Geschichte Afrikas by Ansprenger Franz
Autor:Ansprenger, Franz
Die sprache: deu
Format: epub
ISBN: 9783406615306
Herausgeber: C.H.Beck
veröffentlicht: 2016-05-16T16:00:00+00:00
VIII. Kattun, die Bibel und das Maschinengewehr. Koloniale und missionarische Eroberung
Zwei Fragen stellen sich mit diesem Kapitel. Zuerst: Was veranlasste die Regierungen Westeuropas, um das Jahr 1880 ziemlich abrupt die bequeme und sparsame Politik des informal empire, des «Freihandels-Imperialismus» ad acta zu legen und sich in einen scramble for Africa zu stürzen? Scrambled eggs sind bekanntlich ein Produkt, das man nach einem klugen englischen Sprichwort niemals wieder unscramble kann – und so ist es auch Afrika ergangen. Die Auswirkungen kolonialer Eroberung und Herrschaft ließen sich durch die Befreiungsbewegungen des 20. Jahrhunderts nicht rückgängig machen. Deshalb dürfen, müssen wir nach den europäischen Motiven für imperialistische Expansion fragen. Im Rahmen der afrikanischen Geschichte ist freilich die zweite Frage wichtiger: Wie haben die Afrikaner diesen Vorstoß der Europäer verstanden, wie haben sie darauf reagiert?

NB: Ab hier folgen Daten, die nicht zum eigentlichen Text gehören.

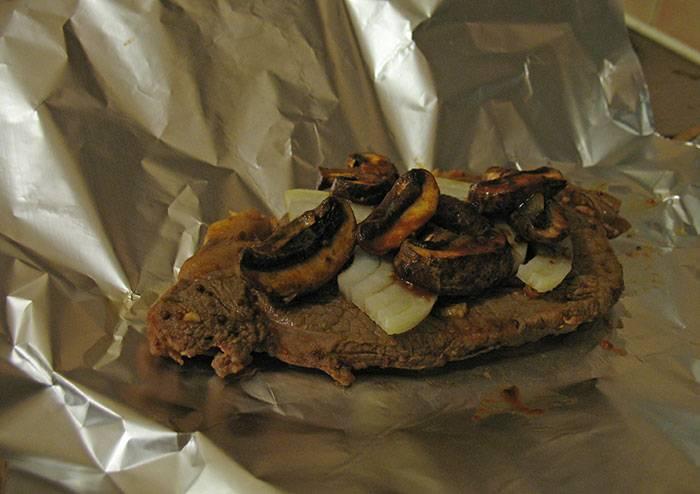 Разогрели духовку до 190 градусов. Обжарили в той же сковороде грибы, затем выложили их поверх лука, полили соусом со сковороды.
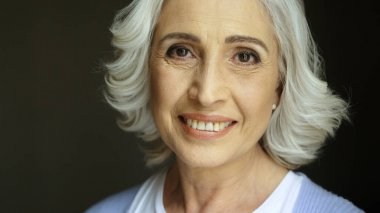 Close up portrait of beatiful old woman with grey hair smiling at camera. Indoor shot. Portrait shot. stock vector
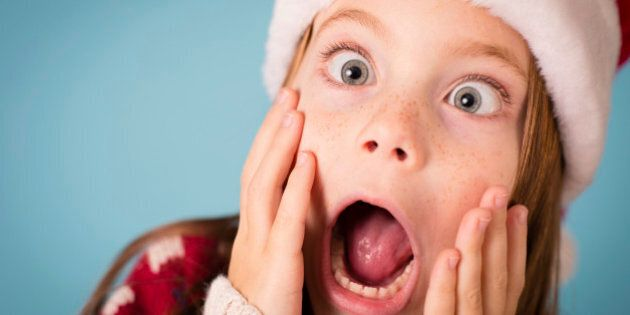 Color image of a little girl with a stressed/shocked/surprised look on her face. She is wearing a Santa...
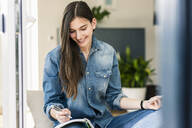 Smiling young woman wearing denim shirt taking notes at home - UUF18268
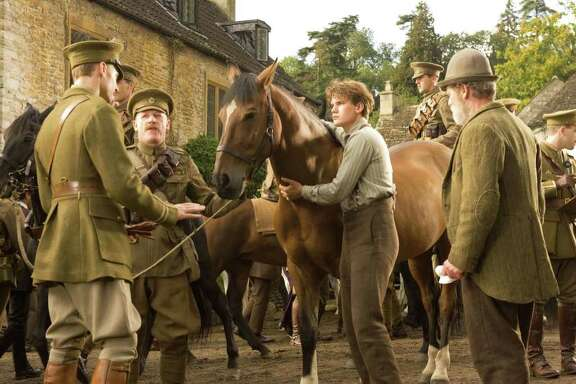 """Captain Nicholls (Tom Hiddleston, far left) and Sergeant Perkins (Geoff Bell) prepare to take Joey away with them. Albert (Jeremy Irvine, center) holds on to Joey defiantly while his father (Peter Mullan, right) looks on in this scene from DreamWorks Pictures' """"War Horse"""". Director Steven Spielberg's epic adventure is set against a sweeping canvas of rural England and Europe during the First World War. Ph: Andrew Cooper/DreamWorks II Distribution Co., LLC."""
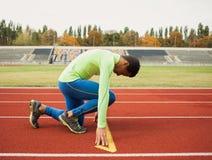 年轻运动的人是准备好的在跑马场 大好的现代体育场的适合的合格的人 库存照片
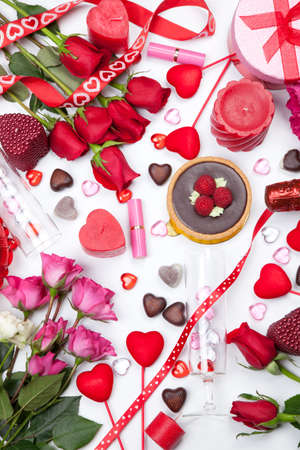 Assortiment of different Valentine Day gifts, candies, red roses, cosmetics, candles, and bottle of Champagne. Stock Photo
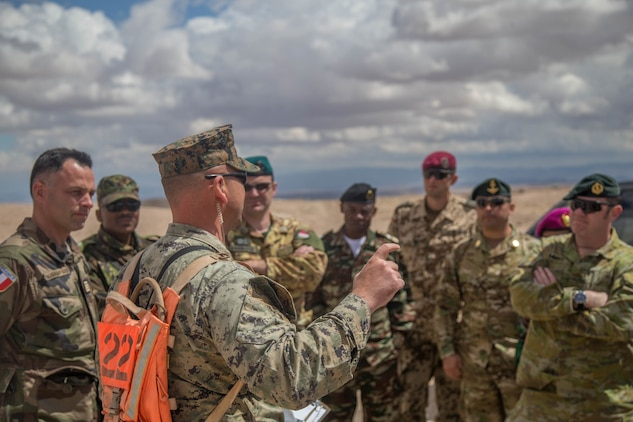 An exercise controller with Tactical Training Exercise Control Group briefs international military officers before a fire support coordination exercise at Observation Post Left aboard the Marine Corps Air Ground Combat Center, Twentynine Palms, Calif., May 2, 2018. The international officers are students at the Command and Staff College, Marine Corps University, Marine Corps Base Quantico, Va., and are set to graduate June 6, 2018. (U.S. Marine Corps photo by Lance Cpl. Preston L. Morris)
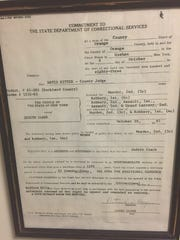 Judith Clark's commitment papers, signed in 1983, sent her to Bedford Hills Correctional Facility. Gov. Andrew Cuomo's decision in the waning hours of 2016 may open the door for her parole, decades before she would otherwise have been eligible. The document is on display at the Rockland County Sheriff's Department in New City.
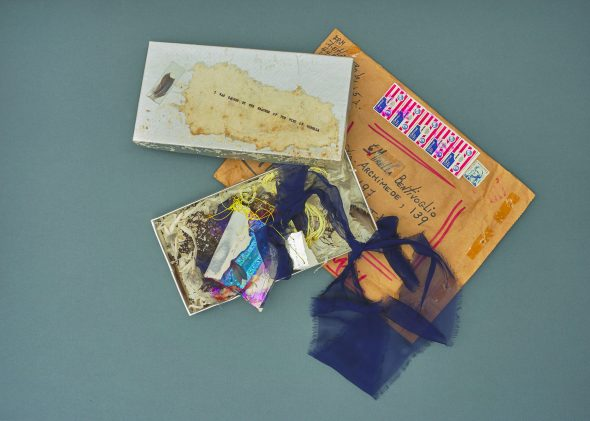 AMELIA ETLINGER, Untitled (I was caught by the feather of the wind of Mirella),box, feather, and mixed media on paper, Courtesy Osart Gallery , Photo: Max Pescio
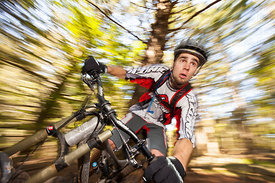 man riding mountain bike through corner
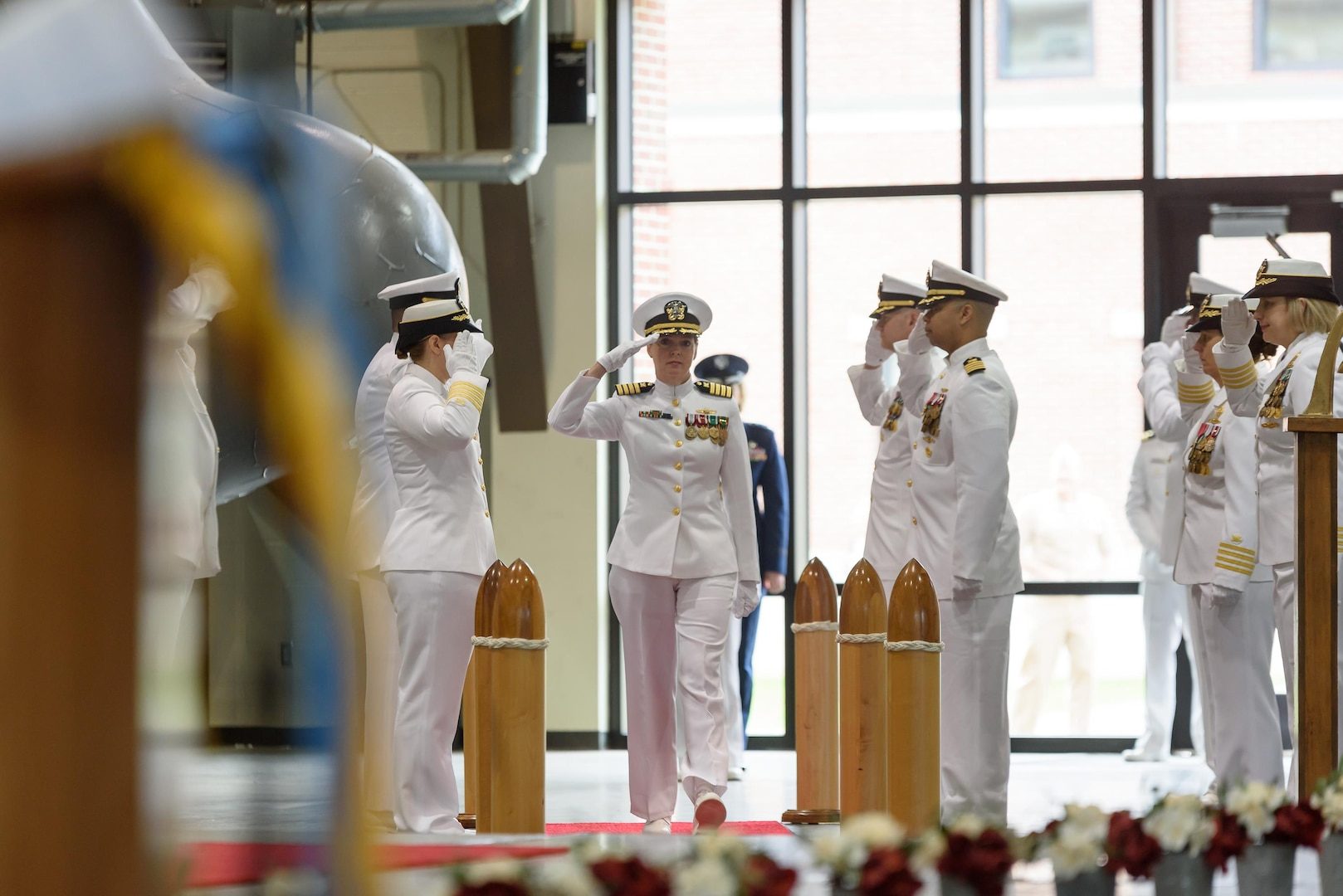Navy Capt. Sonya Ebright passes through the sideboys at the start of Defense Contract Management Agency International's change of command ceremony at Fort Lee, Virginia, May 23. Ebright assumed command from Navy Rear Adm. Deborah Haven who had presided over the agency's international contract administration operations in 26 different countries overseeing 9,600 contracts totaling over $75 billion in program value.
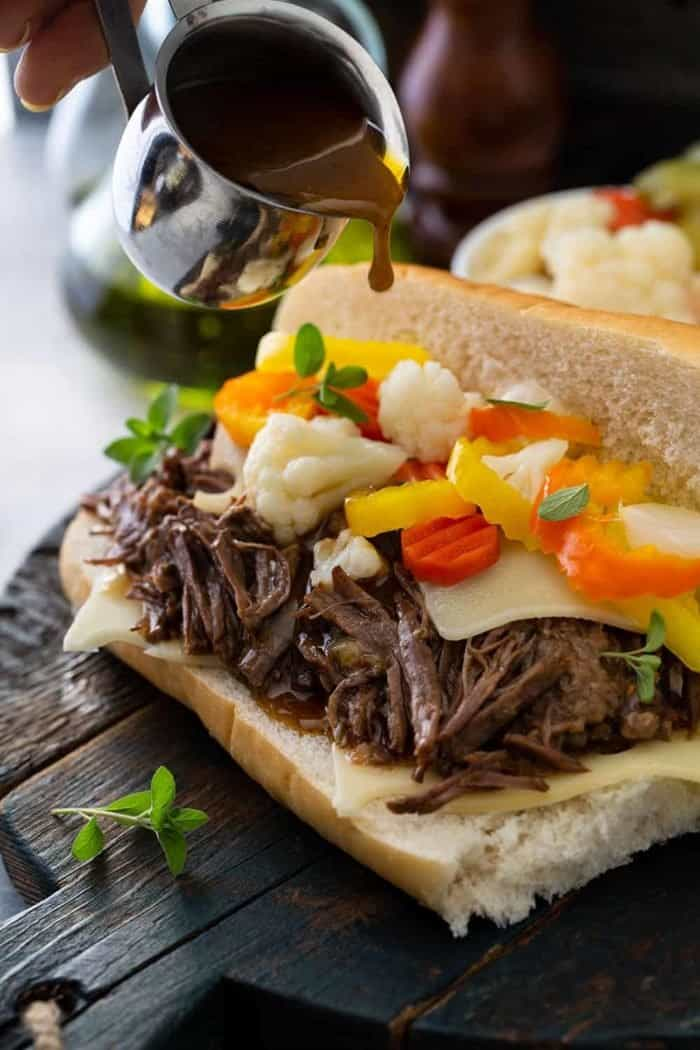 Assembled italian beef sandwich on a wooden board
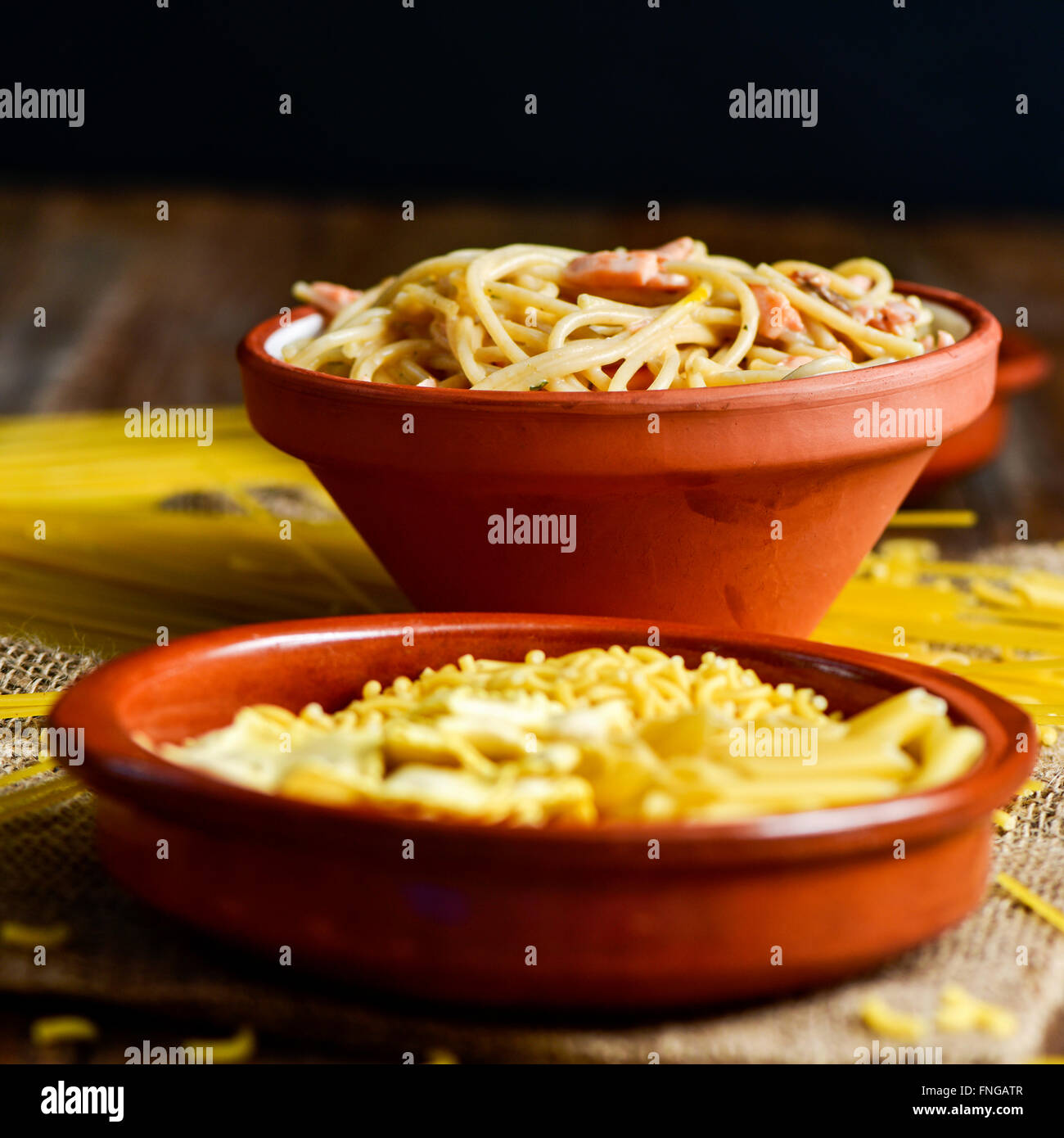 closeup of an earthenware plate with some uncooked pasta and an earthenware bowl with spaghetti alla carbonara, - Stock Image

Ich sehe kein zwingendes Motiv irgendeines Staates in Europa, Ende des 19. Jahrhunderts in Afrika auf Eroberungen auszugehen. Es gab auch keinen eindeutigen Schrittmacher, sondern eine Art Domino-Effekt, der vom Umgang der Großmächte mit der «orientalischen Frage» ausgelöst wurde – soll heißen: von ihrer Gier, das sieche Osmanische Reich auf dem Balkan, in Nordafrika und im arabischen Vorderasien zu beerben. Das Frankreich des Empereur Napoleon III. (auf seine Machtpolitik wurde ursprünglich der Begriff «Imperialismus» gemünzt) betreibt den Bau des Suezkanals; England nimmt sich 1879 zur Vorsicht Zypern; Frankreich legt 1881 seine Hand auf Tunis, England okkupiert ein Jahr später Ägypten. Frankreich beschäftigt Offiziere seiner 1870 geschlagenen Armee damit, von Senegal und anderen Küstenplätzen aus Westafrika zu erobern. Inzwischen konzentriert Leopold II., Spekulant großen Stils auf dem kleinen belgischen Thron, seine vorher weltweit umherschweifenden Kolonialpläne auf das Kongobecken – natürlich nur, «um endgültig das Banner der Zivilisation auf dem Boden Zentralafrikas aufzupflanzen», wie er so schön zur Eröffnung einer Geographen-Konferenz in Brüssel 1876 sagte, und im Namen einer internationalen Öffentlichkeit, die er bei dieser Gelegenheit bat, «ihr Scherflein beizutragen» [zitiert nach Van Zuylen 1959:515]; Stanley, der 1874–77 den Lauf des Kongostroms erkundet hatte, legt 1879–84 für Leopold die Fundamente des «Unabhängigen Kongostaates», von dem ein belgischer Kritiker später schreibt: «Der Kongostaat ist keineswegs ein kolonisierender Staat, er ist überhaupt kaum ein Staat: er ist ein Finanzunternehmen. Die Hauptinteressen derer, die ihn regierten, waren pekuniärer Natur. Die Steuerleistung erhöhen; die natürlichen Reichtümer rasch ausbeuten … Alles übrige war nebensächlich. Die Kolonie wurde weder im Interesse der Eingeborenen verwaltet, noch im wirtschaftlichen Interesse Belgiens. Sie sollte dem königlichen Souverän ein Maximum an Einnahmen bringen.» [Cattier 1906:341].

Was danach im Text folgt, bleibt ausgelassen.